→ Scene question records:
[BEGIN]

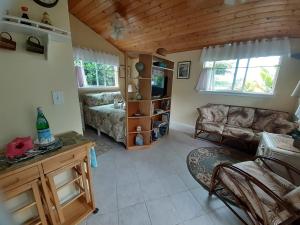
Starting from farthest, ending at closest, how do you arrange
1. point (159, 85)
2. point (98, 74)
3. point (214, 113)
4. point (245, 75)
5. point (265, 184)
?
point (98, 74) < point (214, 113) < point (245, 75) < point (159, 85) < point (265, 184)

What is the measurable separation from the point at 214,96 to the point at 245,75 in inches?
30.6

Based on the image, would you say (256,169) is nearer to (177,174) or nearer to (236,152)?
A: (177,174)

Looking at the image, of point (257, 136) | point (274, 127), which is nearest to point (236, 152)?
point (257, 136)

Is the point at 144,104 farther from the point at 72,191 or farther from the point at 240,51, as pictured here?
the point at 240,51

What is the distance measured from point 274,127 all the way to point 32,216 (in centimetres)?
367

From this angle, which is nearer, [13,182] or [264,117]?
[13,182]

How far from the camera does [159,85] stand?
117 inches

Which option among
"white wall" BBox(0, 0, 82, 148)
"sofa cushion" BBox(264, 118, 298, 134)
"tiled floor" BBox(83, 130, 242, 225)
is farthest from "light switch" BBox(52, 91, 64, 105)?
"sofa cushion" BBox(264, 118, 298, 134)

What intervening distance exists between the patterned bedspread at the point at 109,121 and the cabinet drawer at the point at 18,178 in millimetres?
1885

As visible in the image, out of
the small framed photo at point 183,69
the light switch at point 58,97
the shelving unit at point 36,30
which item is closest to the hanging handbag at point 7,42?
the shelving unit at point 36,30

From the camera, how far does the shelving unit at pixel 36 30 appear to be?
890 mm

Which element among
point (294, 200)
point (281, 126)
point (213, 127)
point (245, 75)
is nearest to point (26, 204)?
point (294, 200)

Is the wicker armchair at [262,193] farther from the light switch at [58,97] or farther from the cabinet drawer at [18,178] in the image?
the light switch at [58,97]

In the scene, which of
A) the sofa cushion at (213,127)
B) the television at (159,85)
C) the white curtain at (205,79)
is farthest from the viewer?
the white curtain at (205,79)
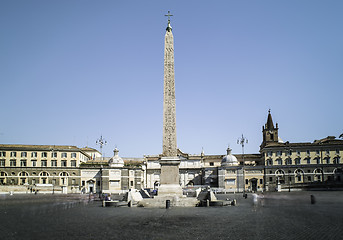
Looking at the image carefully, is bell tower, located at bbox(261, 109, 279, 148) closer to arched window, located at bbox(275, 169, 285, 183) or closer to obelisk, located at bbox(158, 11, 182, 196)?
arched window, located at bbox(275, 169, 285, 183)

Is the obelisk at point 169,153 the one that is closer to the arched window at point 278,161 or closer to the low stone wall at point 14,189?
the low stone wall at point 14,189

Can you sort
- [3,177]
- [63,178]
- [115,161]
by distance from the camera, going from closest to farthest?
[3,177] < [63,178] < [115,161]

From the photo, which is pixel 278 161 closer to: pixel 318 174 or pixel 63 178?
pixel 318 174

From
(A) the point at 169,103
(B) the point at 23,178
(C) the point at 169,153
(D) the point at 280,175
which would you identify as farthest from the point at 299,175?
(B) the point at 23,178

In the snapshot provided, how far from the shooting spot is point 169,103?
26906mm

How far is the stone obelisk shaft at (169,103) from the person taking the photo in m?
26.3


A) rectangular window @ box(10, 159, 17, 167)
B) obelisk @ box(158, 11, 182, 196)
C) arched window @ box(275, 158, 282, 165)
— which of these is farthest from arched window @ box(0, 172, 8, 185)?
arched window @ box(275, 158, 282, 165)

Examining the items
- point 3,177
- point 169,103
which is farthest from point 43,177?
point 169,103

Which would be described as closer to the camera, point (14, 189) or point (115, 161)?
point (14, 189)

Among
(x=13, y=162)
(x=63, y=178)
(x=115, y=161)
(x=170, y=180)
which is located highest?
(x=115, y=161)

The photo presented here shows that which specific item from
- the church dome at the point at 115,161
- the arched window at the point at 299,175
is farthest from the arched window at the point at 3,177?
the arched window at the point at 299,175

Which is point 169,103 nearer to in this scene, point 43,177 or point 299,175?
point 43,177

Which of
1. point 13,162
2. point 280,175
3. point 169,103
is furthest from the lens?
point 280,175

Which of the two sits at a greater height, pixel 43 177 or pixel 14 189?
pixel 43 177
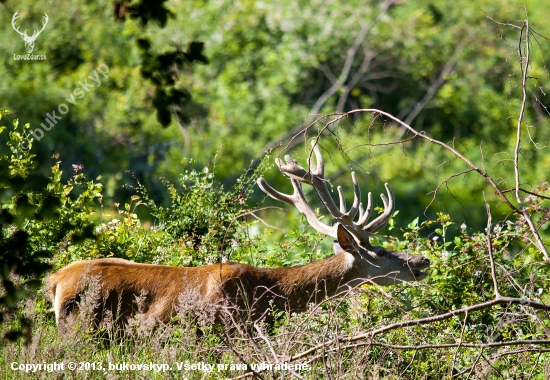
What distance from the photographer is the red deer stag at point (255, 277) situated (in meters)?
5.20

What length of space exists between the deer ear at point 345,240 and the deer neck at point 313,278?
5cm

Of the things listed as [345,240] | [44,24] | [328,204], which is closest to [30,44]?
[44,24]

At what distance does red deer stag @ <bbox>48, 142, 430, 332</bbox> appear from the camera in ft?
17.0

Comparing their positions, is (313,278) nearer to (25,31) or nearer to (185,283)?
(185,283)

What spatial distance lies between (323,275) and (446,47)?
35.9ft

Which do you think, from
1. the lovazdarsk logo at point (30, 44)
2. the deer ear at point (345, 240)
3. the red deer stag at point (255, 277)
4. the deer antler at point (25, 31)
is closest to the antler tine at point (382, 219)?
the red deer stag at point (255, 277)

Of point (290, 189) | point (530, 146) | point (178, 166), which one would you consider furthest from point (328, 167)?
point (530, 146)

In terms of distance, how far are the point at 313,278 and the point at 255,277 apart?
1.56 ft

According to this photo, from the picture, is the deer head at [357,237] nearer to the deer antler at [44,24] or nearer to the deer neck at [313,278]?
the deer neck at [313,278]

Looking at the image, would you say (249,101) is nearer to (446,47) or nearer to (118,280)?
(446,47)

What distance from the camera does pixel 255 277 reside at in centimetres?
558

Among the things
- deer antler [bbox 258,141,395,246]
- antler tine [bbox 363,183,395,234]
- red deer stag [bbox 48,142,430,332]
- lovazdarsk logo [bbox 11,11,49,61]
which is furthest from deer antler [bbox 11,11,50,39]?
antler tine [bbox 363,183,395,234]

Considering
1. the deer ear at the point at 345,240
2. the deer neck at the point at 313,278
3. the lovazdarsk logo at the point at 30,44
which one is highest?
the lovazdarsk logo at the point at 30,44

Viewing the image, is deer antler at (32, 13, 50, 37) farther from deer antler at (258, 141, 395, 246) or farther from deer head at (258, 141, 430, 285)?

[END]

Transcribe the listing above verbatim. Omit the pictures.

→ Response:
Starting from farthest, ending at closest, how do you arrange
1. point (159, 85)
2. point (98, 74)
3. point (214, 113)
4. point (245, 75)
5. point (265, 184)
?
point (98, 74) < point (214, 113) < point (245, 75) < point (159, 85) < point (265, 184)

What is the measurable separation from the point at 214,96 to the point at 245,75 in inches?
30.6

Based on the image, would you say (256,169) is nearer to (177,174) or nearer to (236,152)?
A: (177,174)

Looking at the image, of point (257, 136) | point (274, 127), which is nearest to point (236, 152)?
point (257, 136)

Is the point at 144,104 farther from the point at 72,191 or farther from the point at 240,51, as pictured here?
the point at 240,51

What is the distance measured from point 274,127 all the way to point 32,216 (in centimetres)?
367

From this angle, which is nearer, [13,182] or [264,117]?
[13,182]

How far from the camera does [159,85] stand?
117 inches

Which option among
"white wall" BBox(0, 0, 82, 148)
"sofa cushion" BBox(264, 118, 298, 134)
"tiled floor" BBox(83, 130, 242, 225)
is farthest from "light switch" BBox(52, 91, 64, 105)?
"sofa cushion" BBox(264, 118, 298, 134)

What intervening distance exists between the patterned bedspread at the point at 109,121 and the cabinet drawer at the point at 18,178 in millimetres?
1885

As visible in the image, out of
the small framed photo at point 183,69
the light switch at point 58,97
the shelving unit at point 36,30
which item is closest to the hanging handbag at point 7,42?
the shelving unit at point 36,30

From the camera, how far does the shelving unit at pixel 36 30 appear to be?
890 mm

Which element among
point (294, 200)
point (281, 126)
point (213, 127)
point (245, 75)
is nearest to point (26, 204)?
point (294, 200)

Is the wicker armchair at [262,193] farther from the light switch at [58,97] or farther from the cabinet drawer at [18,178] in the image?
the light switch at [58,97]

In the scene, which of
A) the sofa cushion at (213,127)
B) the television at (159,85)
C) the white curtain at (205,79)
is farthest from the viewer?
the white curtain at (205,79)
Looking at the image carefully, is bell tower, located at bbox(261, 109, 279, 148) closer to arched window, located at bbox(275, 169, 285, 183) or closer to obelisk, located at bbox(158, 11, 182, 196)?
arched window, located at bbox(275, 169, 285, 183)

Is the obelisk at point 169,153 the one that is closer to the arched window at point 278,161 or closer to the low stone wall at point 14,189?
the low stone wall at point 14,189

Can you sort
- [3,177]
- [63,178]
- [115,161]
by distance from the camera, going from closest to farthest?
[3,177] < [63,178] < [115,161]

From the photo, which is pixel 278 161 closer to: pixel 318 174 or pixel 63 178?
pixel 318 174

From
(A) the point at 169,103
(B) the point at 23,178
(C) the point at 169,153
(D) the point at 280,175
which would you identify as farthest from the point at 299,175?
(B) the point at 23,178

In the snapshot provided, how far from the shooting spot is point 169,103?
26906mm

How far is the stone obelisk shaft at (169,103) from the person taking the photo in m?
26.3


A) rectangular window @ box(10, 159, 17, 167)
B) obelisk @ box(158, 11, 182, 196)
C) arched window @ box(275, 158, 282, 165)
— which of these is farthest from arched window @ box(0, 172, 8, 185)?
arched window @ box(275, 158, 282, 165)

Examining the items
- point 3,177
- point 169,103
which is farthest from point 43,177?
point 169,103

Which would be described as closer to the camera, point (14, 189) or point (115, 161)?
point (14, 189)

Among
(x=13, y=162)
(x=63, y=178)
(x=115, y=161)
(x=170, y=180)
which is located highest?
(x=115, y=161)

The photo presented here shows that which specific item from
- the church dome at the point at 115,161
- the arched window at the point at 299,175
is farthest from the arched window at the point at 3,177?
the arched window at the point at 299,175

Which is point 169,103 nearer to in this scene, point 43,177 or point 299,175?
point 43,177

Which of
1. point 13,162
2. point 280,175
3. point 169,103
is furthest from the lens?
point 280,175

Which of the two sits at a greater height, pixel 43 177 or pixel 14 189?
pixel 43 177
What distance from the photographer is the red deer stag at point (255, 277) situated (in meters)?
5.20

What length of space exists between the deer ear at point 345,240 and the deer neck at point 313,278?
5cm

Of the things listed as [345,240] | [44,24] | [328,204], which is closest to [30,44]?
[44,24]

At what distance does red deer stag @ <bbox>48, 142, 430, 332</bbox> appear from the camera in ft?
17.0

Comparing their positions, is (313,278) nearer to (25,31) or nearer to (185,283)?
(185,283)

What spatial distance lies between (323,275) and (446,47)?
35.9ft

Which do you think, from
1. the lovazdarsk logo at point (30, 44)
2. the deer ear at point (345, 240)
3. the red deer stag at point (255, 277)
4. the deer antler at point (25, 31)
is closest to the antler tine at point (382, 219)?
the red deer stag at point (255, 277)

Of point (290, 189) | point (530, 146) | point (178, 166), which one would you consider furthest from point (328, 167)?
point (530, 146)

In terms of distance, how far are the point at 313,278 and the point at 255,277 apart?
1.56 ft

According to this photo, from the picture, is the deer head at [357,237] nearer to the deer antler at [44,24] or nearer to the deer neck at [313,278]?
the deer neck at [313,278]

Looking at the image, would you say (249,101) is nearer to (446,47) or nearer to (118,280)?
(446,47)

What distance from the camera does pixel 255 277 reside at in centimetres?
558

Among the things
- deer antler [bbox 258,141,395,246]
- antler tine [bbox 363,183,395,234]
- red deer stag [bbox 48,142,430,332]
- lovazdarsk logo [bbox 11,11,49,61]
which is furthest from deer antler [bbox 11,11,50,39]?
antler tine [bbox 363,183,395,234]

Considering
1. the deer ear at the point at 345,240
2. the deer neck at the point at 313,278
3. the lovazdarsk logo at the point at 30,44
which one is highest?
the lovazdarsk logo at the point at 30,44

Viewing the image, is deer antler at (32, 13, 50, 37) farther from deer antler at (258, 141, 395, 246) or farther from deer head at (258, 141, 430, 285)?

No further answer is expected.